Removing Self-Imposed Roadblocks

It's a mess because tangled up in all of this are roadblocks that women and people of color often put in front of themselves.

Take, for example, NewME participants Rachel Brooks and Amanda McClure. One day I asked them why instead of NewME, they hadn't applied to a different, more established program, one that wasn't based on race or gender.

And when I asked them this, they seemed kind of stumped.

"I don't know, maybe it just felt a little out of reach," Brooks says.

"Definitely," McClure agrees.

"Maybe that's what it was," Brooks says.

"It wasn't in my realm of conception, you know?" McClure adds.

"That's a much deeper issue," says Ukuku, with a sigh and a laugh.

She's laughing, she says, because she hears this all the time. It's the mindset, Ukuku says, that people have to be brilliant, at the top of their game, to even take a stab at Silicon Valley success.

"And the people that sort of have that tendency to say that tend to be women and minorities," she says. "Whereas I'll talk to some of my friends who I adore, who don't fit into one of those two buckets, and they'll say: 'I got an idea. I'm going for it.' "

Ukuku says she recognizes this confidence because she's seen it among her own relatives back in Nigeria.

"They're the majority in that culture," she says. "There's just an assumption that you will, like — why would you not succeed?"

Campers Pay A Visit To Google

That confidence of belonging is exactly what the NewME participants are trying to cultivate on the program's second day.

They're at the Google headquarters in Mountain View. And guess what? It's exactly the dot-com fantasy everyone imagined it would be. Lyons sounds giddy.

"I just walked outside, and they're playing pool and drinking coffee," he says. "And I saw a yoga session when we walked in here."

But Lyons is nervous, too. Tonight is a bit of an initiation: An American Idol-style pitch session.

At the event, the emcee is Navarrow Wright, an established entrepreneur in the Valley.

"What we're going to do tonight is give the NewME founders an opportunity to pitch their companies for the first time in public," he says. "They will have two minutes to pitch their startup, and we will each have one minute to give feedback."

Making A Pitch To Investors

When it's his turn, Lyons walks up to the lectern and flashes a winning smile at the audience.

"How's everyone doing today? Good, good. Well my name is Chris Lyons and I am the founder and CEO of PictureMenu."

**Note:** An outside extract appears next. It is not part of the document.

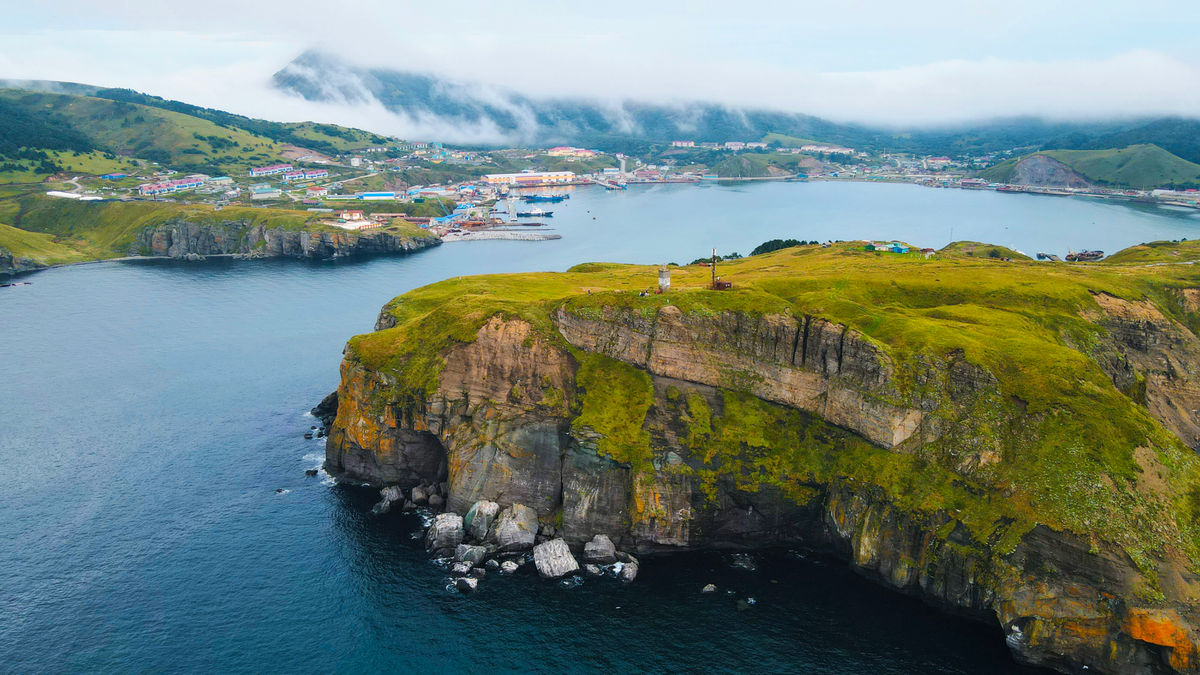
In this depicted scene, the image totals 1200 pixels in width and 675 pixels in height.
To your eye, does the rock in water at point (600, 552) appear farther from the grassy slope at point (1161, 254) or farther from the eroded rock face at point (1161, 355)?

He starts out pretty strong.

"And what we do is we allow any restaurant the opportunity to transform your boring paper menu into a beautiful mobile application for your smartphone, for free."

But after that, things get a little muddy, as Lyons compares the service to the way you can upgrade a car. After he wraps up, the critique begins. One of the judges is Chris Genteel, Google's development manager for global diversity.

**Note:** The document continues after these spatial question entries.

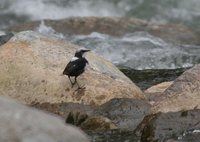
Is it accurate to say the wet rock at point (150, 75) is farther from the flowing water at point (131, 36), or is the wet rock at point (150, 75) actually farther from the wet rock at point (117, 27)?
the wet rock at point (117, 27)

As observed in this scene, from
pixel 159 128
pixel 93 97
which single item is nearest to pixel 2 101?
pixel 159 128

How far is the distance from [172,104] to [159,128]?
373 millimetres

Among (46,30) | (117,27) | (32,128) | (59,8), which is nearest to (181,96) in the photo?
(32,128)

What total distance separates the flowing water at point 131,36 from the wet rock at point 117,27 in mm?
330

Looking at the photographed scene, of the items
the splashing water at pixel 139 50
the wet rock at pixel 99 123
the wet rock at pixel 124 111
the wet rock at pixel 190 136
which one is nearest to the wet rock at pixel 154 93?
the wet rock at pixel 124 111

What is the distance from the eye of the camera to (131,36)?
16.9 metres

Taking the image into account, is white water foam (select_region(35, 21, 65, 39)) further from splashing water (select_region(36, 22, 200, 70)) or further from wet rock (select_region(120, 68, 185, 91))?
wet rock (select_region(120, 68, 185, 91))

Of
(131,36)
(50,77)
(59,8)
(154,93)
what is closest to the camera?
(50,77)

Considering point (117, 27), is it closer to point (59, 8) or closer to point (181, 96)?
point (59, 8)

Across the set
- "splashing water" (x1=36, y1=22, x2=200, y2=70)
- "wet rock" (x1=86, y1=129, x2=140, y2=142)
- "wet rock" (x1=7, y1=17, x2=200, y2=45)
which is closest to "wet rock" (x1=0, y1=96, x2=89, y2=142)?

"It was a great first half of the pitch and the second half kind of went off the rails," he says.

As Genteel goes on, Lyons' face falls a bit.

"I think you gave me a lot of ideas in the beginning," Genteel says. "And then confused me with a lot of kind of features."

For Lyons and the others, it's just a starting point. They've got three months of training ahead of them. And their pitches are all going to need some work.